Is there a way to estimate the number of Latin squares with a given autotopism? An autotopism of a Latin square $L$ of order $n$ is a triple of permutations $(\alpha,\beta,\gamma)$ for which $L$ is stabilized after permuting the rows by $\alpha$, the columns by $\beta$, and the symbols by $\gamma$.
Question: Is there a way to estimate the number of Latin squares with a given autotopism?
Basically I want an algorithm for the following problem:


*

*Input: order $n$, and permutations $\alpha$, $\beta$, $\gamma$ of $\{1,2,\ldots,n\}$.

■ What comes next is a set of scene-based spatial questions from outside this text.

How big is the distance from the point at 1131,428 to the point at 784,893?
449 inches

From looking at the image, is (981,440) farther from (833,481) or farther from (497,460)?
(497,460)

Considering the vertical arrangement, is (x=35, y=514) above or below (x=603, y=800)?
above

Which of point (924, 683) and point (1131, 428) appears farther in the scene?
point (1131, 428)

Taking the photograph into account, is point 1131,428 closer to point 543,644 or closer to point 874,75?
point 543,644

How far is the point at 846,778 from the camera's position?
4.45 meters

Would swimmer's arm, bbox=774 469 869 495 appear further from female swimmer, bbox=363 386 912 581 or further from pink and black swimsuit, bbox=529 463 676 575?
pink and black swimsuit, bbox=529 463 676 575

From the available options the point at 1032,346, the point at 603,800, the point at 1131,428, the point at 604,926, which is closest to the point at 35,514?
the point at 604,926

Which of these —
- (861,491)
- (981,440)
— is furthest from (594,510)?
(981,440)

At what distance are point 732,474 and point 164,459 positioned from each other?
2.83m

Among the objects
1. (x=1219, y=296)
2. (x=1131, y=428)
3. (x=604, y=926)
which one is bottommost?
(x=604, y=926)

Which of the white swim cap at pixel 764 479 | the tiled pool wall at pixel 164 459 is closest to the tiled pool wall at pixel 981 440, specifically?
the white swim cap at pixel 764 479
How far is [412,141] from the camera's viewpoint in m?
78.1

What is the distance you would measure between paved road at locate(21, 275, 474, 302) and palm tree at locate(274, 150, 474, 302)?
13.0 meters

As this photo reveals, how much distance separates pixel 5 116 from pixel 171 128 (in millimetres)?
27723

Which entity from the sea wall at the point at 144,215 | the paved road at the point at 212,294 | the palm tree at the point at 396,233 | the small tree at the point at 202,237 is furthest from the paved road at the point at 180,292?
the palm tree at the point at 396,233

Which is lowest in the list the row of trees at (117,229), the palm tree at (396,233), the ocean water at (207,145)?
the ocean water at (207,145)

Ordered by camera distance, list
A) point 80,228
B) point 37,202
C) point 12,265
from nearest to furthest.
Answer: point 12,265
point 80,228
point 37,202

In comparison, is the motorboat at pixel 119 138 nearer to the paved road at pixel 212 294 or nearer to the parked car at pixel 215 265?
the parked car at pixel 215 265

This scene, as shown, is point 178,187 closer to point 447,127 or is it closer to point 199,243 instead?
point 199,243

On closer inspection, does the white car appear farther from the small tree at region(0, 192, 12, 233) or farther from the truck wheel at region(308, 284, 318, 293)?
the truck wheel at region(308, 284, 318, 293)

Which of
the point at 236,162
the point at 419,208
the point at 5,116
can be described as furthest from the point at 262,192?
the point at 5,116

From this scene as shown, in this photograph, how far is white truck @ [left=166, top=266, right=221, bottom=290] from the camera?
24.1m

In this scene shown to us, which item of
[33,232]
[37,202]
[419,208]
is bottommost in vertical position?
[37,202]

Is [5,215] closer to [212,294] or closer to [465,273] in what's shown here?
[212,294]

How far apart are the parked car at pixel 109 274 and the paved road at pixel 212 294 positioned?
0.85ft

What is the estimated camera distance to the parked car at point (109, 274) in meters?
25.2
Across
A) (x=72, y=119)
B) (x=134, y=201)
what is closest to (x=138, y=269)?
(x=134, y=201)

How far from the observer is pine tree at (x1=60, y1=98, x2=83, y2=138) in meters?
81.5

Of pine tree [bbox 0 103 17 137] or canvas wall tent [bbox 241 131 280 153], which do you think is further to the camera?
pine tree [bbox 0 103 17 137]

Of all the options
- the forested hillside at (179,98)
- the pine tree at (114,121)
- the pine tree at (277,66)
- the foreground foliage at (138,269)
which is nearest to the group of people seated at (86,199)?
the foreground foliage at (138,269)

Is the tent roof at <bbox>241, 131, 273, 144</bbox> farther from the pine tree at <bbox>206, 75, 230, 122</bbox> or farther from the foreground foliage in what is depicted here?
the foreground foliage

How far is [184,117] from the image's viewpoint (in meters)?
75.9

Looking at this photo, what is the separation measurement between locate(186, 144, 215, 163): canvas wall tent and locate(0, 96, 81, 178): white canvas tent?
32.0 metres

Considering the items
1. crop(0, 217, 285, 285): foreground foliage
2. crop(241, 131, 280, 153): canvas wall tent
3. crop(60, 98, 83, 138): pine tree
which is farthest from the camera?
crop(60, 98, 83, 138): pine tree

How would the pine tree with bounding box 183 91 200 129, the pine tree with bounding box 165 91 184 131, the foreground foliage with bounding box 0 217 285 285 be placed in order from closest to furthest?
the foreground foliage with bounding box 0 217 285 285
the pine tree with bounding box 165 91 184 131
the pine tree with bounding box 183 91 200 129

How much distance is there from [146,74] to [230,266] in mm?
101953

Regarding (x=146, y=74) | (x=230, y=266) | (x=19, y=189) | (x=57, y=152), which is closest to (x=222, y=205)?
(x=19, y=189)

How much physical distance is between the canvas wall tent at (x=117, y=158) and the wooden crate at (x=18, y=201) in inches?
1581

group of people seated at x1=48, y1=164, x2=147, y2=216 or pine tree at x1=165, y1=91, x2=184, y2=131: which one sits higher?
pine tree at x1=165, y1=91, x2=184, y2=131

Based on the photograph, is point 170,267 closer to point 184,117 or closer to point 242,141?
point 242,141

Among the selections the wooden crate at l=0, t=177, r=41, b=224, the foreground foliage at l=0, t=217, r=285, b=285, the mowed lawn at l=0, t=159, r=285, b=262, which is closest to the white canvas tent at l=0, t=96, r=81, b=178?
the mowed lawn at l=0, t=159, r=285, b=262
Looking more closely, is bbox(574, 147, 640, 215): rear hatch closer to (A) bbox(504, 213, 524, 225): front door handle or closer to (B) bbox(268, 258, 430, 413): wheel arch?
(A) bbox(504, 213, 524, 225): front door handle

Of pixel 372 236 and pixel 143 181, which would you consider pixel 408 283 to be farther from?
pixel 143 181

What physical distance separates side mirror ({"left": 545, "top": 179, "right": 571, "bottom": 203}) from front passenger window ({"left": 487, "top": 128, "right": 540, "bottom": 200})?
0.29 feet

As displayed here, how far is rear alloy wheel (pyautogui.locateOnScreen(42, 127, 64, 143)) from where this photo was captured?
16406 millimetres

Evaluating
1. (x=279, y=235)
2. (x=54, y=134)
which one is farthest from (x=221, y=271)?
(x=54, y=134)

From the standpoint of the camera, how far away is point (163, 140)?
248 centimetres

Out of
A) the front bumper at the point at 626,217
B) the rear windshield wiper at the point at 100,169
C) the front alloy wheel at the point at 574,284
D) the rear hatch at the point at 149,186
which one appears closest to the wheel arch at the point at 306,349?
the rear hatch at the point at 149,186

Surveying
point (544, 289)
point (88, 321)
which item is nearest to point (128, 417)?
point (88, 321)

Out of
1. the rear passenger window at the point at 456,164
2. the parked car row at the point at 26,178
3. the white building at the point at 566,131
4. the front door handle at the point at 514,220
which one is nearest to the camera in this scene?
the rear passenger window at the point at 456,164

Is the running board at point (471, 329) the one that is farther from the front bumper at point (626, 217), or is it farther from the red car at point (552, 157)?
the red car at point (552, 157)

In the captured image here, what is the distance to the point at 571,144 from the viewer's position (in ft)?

*Output: Estimate for the number Latin squares of order $n$ for which $(\alpha,\beta,\gamma)$ is an autotopism.
Estimates for the number of Latin squares have been computed in:


*

*McKay and Rogoyski, 1995: full text.

*Kuznetsov, 2009: DOI.

*Zhang and Ma, 2009: arXiv; full text.
I compare these estimates in my survey paper, Figure 2.  These papers therefore answer the $\theta=(\mathrm{id},\mathrm{id},\mathrm{id})$ case.
I plan to use this number for analysing a cryptographic application (as described in A Latin square autotopism secret sharing scheme, 2016).  Informally, I want to say "the number is really big, around [this big] according to estimates, therefore successful attacks are highly improbable".
 A: This is a dumb answer, and will not yield information quickly.  I give it in hopes that it inspires smarter answers.
I use the triple form of representation for a Latin square, which is a collection of $n^2$ triples (a,b,c) whose properties you can guess or read about on Wikipedia. I am using symbols 1 through n, thus every Latin square in this post has a triple of the form (1,1,c) for c being one of the $n$ symbols.
The algorithm essentially builds partial transversals until "it feels good" about estimating the remaining number resulting from information gathered so far. I use a, b and c to represent both the permutations above (so I don't keep typing $\alpha,\beta,\gamma$) and the result when applying it to a triple. So for each of the triples (1,1,c), I apply the permutation to get (a,b,c'), another triple. I repeat this operation (so apply the permutation to (a,b,c') to get (a',b',c''), and iterate) until I get a clash (I produce something like (1,1,c'') for c'' different from c ) or I return to the triple I started with, namely (1,1,c). 
If I got a clash, then I toss out (1,1,c), otherwise I have an orbit size, which is a number $m$ depending on $c$ which shows how the input permutation when iterated acted on (1,1,c). I now start with a triple distinct from all of the allowed orbits computed thus far, (if there is one) and compute its orbit size if it has one, say $m'$.
If the orbit sizes are large (approaching some fraction of $n^2$), then there will be few if any Latin squares preserved under the permutation.  If the orbit sizes are small (say less than n), then there will be many.  Since an estimate is wanted for output, I would stop after computing a few orbits and use a look-up table or some other heuristic for producing an estimate.
This is a dumb answer partly because for permutations close to the identity or well synchronized, the orbits will be small and the estimate is likely to be very poor or take a very long time.  For a random triple, it is conceivable the orbits will be large and that the estimate will show very few Latin squares are preserved.  Thus one might be able to tell after $n^3$ operations what situation you are in, and then run a more expensive and discriminating algorithm once this simple minded test has been applied.
Gerhard "Tis Giftly To Be Simple" Paseman, 2017.04.18.